To be done: Copy out the material word for word, starting at the line that contains "Ordering from nearest" and ending after the line that contains "880 centimetres".

Image and question material:
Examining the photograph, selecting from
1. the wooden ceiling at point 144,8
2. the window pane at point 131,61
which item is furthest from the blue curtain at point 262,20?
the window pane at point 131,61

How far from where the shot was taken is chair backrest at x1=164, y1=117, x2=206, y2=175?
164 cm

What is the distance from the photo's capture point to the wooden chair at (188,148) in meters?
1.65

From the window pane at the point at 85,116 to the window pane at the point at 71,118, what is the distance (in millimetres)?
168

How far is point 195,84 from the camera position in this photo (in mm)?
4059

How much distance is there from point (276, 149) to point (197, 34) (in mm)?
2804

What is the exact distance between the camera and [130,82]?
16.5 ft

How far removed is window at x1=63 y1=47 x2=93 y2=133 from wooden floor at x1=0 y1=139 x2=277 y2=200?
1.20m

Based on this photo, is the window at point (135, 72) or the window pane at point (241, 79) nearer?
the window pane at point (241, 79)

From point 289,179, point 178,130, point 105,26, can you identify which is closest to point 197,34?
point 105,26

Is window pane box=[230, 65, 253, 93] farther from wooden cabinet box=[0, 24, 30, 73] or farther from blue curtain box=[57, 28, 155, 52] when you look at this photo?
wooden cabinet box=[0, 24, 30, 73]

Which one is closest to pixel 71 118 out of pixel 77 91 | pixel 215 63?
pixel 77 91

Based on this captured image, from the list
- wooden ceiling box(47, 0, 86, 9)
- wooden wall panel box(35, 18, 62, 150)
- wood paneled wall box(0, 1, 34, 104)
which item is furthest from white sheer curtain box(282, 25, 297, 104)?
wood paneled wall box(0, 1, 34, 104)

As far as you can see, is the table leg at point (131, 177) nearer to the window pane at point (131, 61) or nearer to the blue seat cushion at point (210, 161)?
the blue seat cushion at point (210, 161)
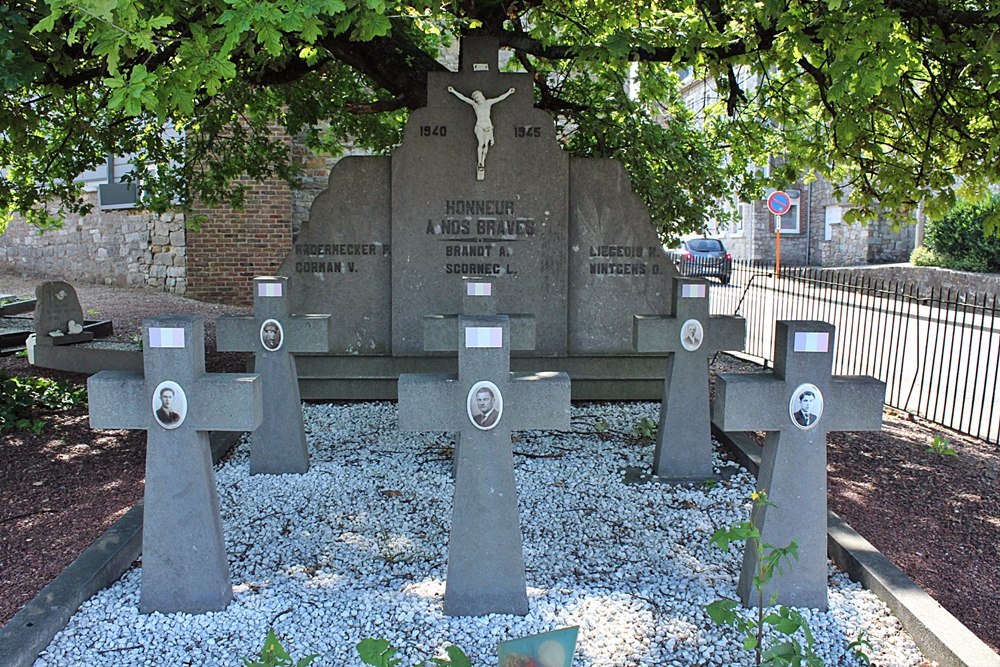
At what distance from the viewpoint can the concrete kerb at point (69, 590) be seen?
3.05 m

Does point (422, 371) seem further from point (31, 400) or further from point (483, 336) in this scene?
point (483, 336)

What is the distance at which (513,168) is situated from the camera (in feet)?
23.7

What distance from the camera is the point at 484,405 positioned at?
3.46m

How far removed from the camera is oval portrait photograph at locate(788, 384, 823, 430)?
3572 millimetres

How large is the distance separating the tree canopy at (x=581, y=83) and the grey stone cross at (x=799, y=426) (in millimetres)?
1507

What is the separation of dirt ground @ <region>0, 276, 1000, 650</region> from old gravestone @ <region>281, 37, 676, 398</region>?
2.07m

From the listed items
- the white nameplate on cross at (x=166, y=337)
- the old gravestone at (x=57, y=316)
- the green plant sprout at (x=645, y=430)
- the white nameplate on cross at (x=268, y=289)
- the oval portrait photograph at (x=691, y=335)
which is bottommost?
the green plant sprout at (x=645, y=430)

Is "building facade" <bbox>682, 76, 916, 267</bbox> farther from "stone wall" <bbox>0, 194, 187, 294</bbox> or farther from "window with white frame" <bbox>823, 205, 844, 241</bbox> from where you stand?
"stone wall" <bbox>0, 194, 187, 294</bbox>

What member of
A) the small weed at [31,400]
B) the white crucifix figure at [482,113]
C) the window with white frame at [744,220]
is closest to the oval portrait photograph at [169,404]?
the small weed at [31,400]

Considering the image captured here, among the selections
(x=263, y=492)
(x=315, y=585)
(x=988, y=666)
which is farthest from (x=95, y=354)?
(x=988, y=666)

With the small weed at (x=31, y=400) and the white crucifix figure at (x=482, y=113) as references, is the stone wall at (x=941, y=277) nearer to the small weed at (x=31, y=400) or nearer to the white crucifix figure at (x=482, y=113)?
the white crucifix figure at (x=482, y=113)

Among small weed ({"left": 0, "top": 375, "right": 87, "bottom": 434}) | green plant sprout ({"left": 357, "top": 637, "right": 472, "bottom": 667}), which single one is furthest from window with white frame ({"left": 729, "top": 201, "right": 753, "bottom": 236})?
green plant sprout ({"left": 357, "top": 637, "right": 472, "bottom": 667})

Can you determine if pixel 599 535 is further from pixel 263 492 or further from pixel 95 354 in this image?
pixel 95 354

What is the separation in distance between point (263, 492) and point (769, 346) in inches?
372
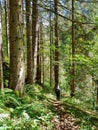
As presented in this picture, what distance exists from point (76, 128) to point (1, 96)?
2.24 m

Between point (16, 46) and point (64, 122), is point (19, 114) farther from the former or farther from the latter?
point (16, 46)

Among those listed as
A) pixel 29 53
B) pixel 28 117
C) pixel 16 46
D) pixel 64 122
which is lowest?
pixel 64 122

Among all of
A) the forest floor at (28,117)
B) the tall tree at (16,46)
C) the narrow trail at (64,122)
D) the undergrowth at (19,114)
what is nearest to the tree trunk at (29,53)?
the forest floor at (28,117)

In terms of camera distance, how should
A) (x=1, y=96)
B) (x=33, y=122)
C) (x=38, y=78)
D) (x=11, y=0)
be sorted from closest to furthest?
(x=33, y=122), (x=1, y=96), (x=11, y=0), (x=38, y=78)

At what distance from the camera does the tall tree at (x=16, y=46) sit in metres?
7.36

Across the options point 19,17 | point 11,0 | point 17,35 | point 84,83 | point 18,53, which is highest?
point 11,0

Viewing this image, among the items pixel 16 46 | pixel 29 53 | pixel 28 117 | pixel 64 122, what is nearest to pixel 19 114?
pixel 28 117

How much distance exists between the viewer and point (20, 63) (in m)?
7.59

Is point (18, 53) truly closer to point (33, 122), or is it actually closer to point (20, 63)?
point (20, 63)

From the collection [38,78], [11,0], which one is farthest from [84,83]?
[11,0]

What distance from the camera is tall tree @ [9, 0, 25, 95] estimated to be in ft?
24.2

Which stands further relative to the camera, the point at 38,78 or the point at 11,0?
the point at 38,78

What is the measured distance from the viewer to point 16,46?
748 cm

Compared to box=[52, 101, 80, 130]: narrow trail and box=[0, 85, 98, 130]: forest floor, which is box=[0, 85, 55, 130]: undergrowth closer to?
box=[0, 85, 98, 130]: forest floor
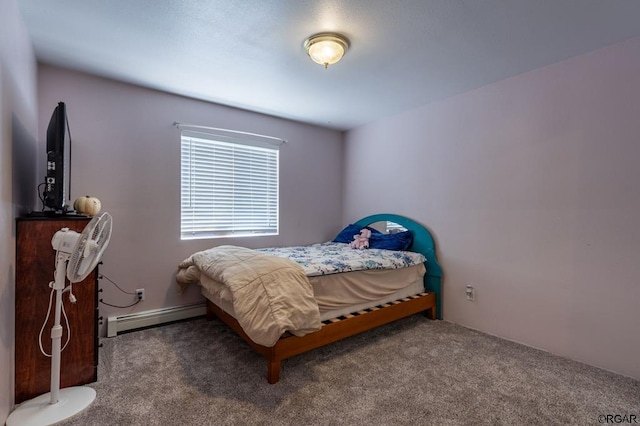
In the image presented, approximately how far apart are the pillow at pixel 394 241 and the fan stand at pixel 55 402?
2.67 meters

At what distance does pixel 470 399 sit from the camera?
68.9 inches

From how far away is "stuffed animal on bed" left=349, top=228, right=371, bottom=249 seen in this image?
3.39 meters

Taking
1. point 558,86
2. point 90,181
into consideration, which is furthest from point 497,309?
point 90,181

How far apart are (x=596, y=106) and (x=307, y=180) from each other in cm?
287

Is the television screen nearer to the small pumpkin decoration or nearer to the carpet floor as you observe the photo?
the small pumpkin decoration

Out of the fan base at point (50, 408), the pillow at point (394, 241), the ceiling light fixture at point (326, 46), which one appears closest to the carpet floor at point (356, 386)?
the fan base at point (50, 408)

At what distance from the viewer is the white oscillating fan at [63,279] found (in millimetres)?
1504

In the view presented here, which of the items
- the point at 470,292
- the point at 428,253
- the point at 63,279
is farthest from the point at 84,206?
the point at 470,292

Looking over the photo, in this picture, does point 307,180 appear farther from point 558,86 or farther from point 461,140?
point 558,86

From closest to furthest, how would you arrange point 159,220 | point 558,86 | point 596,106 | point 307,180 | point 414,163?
1. point 596,106
2. point 558,86
3. point 159,220
4. point 414,163
5. point 307,180

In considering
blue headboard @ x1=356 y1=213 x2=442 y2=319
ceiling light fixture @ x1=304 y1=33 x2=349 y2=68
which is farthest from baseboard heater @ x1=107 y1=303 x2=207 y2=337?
ceiling light fixture @ x1=304 y1=33 x2=349 y2=68

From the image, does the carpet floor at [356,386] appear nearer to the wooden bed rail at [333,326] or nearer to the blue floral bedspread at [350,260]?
the wooden bed rail at [333,326]

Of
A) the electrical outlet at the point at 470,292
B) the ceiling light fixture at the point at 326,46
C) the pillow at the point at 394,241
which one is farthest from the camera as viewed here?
the pillow at the point at 394,241

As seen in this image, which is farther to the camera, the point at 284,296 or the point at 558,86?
the point at 558,86
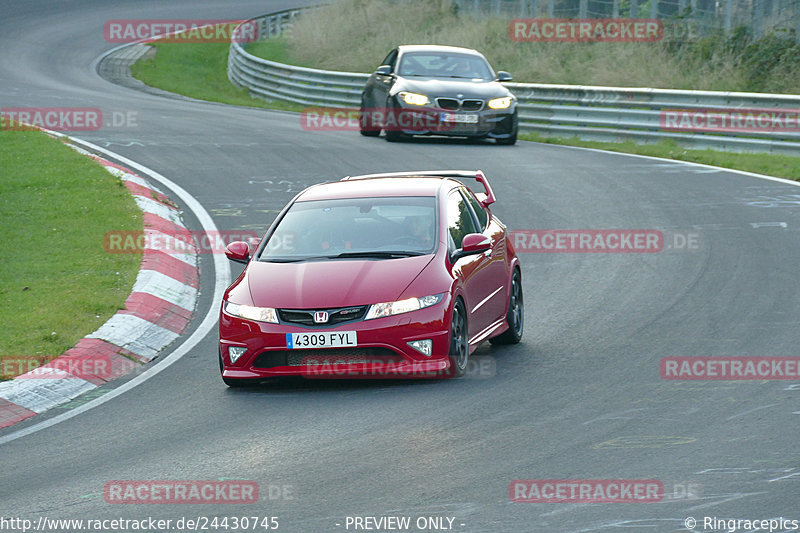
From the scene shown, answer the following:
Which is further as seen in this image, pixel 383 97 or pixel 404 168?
pixel 383 97

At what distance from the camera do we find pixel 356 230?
10.4 metres

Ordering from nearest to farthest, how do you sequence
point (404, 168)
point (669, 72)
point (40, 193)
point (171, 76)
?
point (40, 193) → point (404, 168) → point (669, 72) → point (171, 76)

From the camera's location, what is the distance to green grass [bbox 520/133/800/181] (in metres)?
20.7

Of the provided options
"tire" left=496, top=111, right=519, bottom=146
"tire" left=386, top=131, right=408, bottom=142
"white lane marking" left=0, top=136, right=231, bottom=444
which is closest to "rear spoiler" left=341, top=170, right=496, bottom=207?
"white lane marking" left=0, top=136, right=231, bottom=444

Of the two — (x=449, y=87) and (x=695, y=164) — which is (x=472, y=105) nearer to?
(x=449, y=87)

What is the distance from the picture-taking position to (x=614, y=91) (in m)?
24.7

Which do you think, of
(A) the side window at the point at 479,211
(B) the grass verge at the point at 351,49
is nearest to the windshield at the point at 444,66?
(B) the grass verge at the point at 351,49

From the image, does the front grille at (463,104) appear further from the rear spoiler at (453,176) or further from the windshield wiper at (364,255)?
the windshield wiper at (364,255)

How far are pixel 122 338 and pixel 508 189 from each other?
880 centimetres

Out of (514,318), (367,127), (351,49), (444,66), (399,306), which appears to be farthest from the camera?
(351,49)

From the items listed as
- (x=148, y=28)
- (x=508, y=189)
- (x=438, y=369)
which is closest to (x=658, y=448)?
(x=438, y=369)

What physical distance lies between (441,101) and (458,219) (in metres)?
12.7

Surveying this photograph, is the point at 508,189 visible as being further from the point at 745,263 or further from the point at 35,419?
the point at 35,419

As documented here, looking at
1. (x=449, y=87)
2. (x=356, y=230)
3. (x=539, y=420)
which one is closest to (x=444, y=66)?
(x=449, y=87)
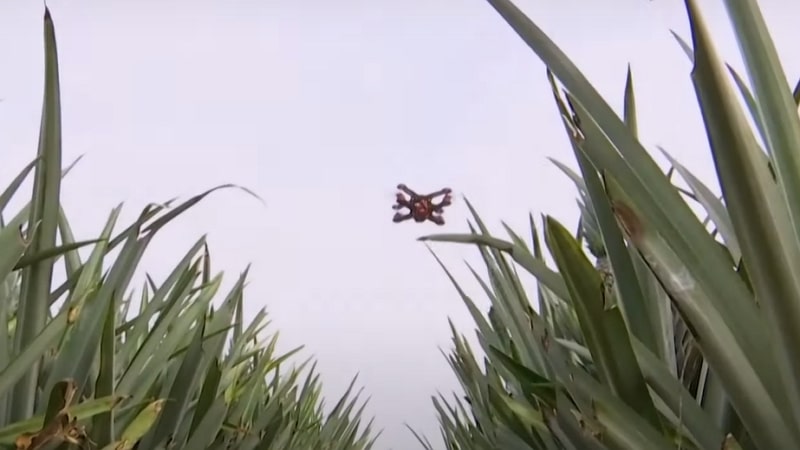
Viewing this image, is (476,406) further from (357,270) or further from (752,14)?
(357,270)

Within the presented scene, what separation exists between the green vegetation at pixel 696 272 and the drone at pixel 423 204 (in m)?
1.50

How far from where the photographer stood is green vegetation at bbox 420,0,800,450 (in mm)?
219

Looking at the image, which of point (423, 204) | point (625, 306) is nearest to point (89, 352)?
point (625, 306)

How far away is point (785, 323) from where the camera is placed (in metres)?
0.22

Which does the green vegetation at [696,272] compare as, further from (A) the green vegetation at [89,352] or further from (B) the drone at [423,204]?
(B) the drone at [423,204]

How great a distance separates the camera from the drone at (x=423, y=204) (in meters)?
1.89

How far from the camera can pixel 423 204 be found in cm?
190

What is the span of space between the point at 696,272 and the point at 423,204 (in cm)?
164

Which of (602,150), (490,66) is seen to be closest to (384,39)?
(490,66)

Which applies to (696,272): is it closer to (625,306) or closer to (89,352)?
(625,306)

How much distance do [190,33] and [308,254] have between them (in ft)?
2.10

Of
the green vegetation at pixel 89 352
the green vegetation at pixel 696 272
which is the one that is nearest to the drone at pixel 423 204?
the green vegetation at pixel 89 352

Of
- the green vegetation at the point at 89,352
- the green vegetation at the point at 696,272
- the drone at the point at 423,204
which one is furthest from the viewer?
the drone at the point at 423,204

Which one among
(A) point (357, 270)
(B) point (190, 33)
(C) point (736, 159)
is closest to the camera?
(C) point (736, 159)
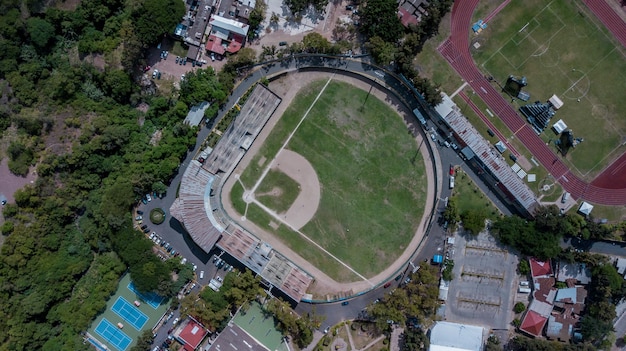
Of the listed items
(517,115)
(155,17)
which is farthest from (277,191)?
(517,115)

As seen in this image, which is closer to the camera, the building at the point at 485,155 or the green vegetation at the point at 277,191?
the building at the point at 485,155

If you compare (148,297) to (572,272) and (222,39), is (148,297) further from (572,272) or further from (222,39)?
(572,272)

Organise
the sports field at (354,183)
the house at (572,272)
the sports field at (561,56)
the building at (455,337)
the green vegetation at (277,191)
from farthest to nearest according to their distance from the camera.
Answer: the green vegetation at (277,191) → the sports field at (354,183) → the house at (572,272) → the sports field at (561,56) → the building at (455,337)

Result:
Ordering from nearest to farthest, how do you sequence
point (404, 168)
point (669, 72)
point (40, 193)
point (171, 76)
?
point (40, 193) → point (404, 168) → point (669, 72) → point (171, 76)

From the camera's location, what is the distance to green grass [bbox 520/133/800/181] (in metres)?
20.7

Of the provided options
"tire" left=496, top=111, right=519, bottom=146
"tire" left=386, top=131, right=408, bottom=142
"white lane marking" left=0, top=136, right=231, bottom=444
which is closest to "rear spoiler" left=341, top=170, right=496, bottom=207?
"white lane marking" left=0, top=136, right=231, bottom=444

Of the two — (x=449, y=87) and (x=695, y=164) — which is (x=472, y=105) nearer to?
(x=449, y=87)

What is the distance from the picture-taking position to (x=614, y=91) (in m)?
24.7

Which do you think, of
(A) the side window at the point at 479,211
(B) the grass verge at the point at 351,49
is nearest to the windshield at the point at 444,66?
(B) the grass verge at the point at 351,49

From the image, does the front grille at (463,104) appear further from the rear spoiler at (453,176) or further from the windshield wiper at (364,255)?
the windshield wiper at (364,255)

How far are pixel 122 338 and pixel 508 189 from each other?
880 centimetres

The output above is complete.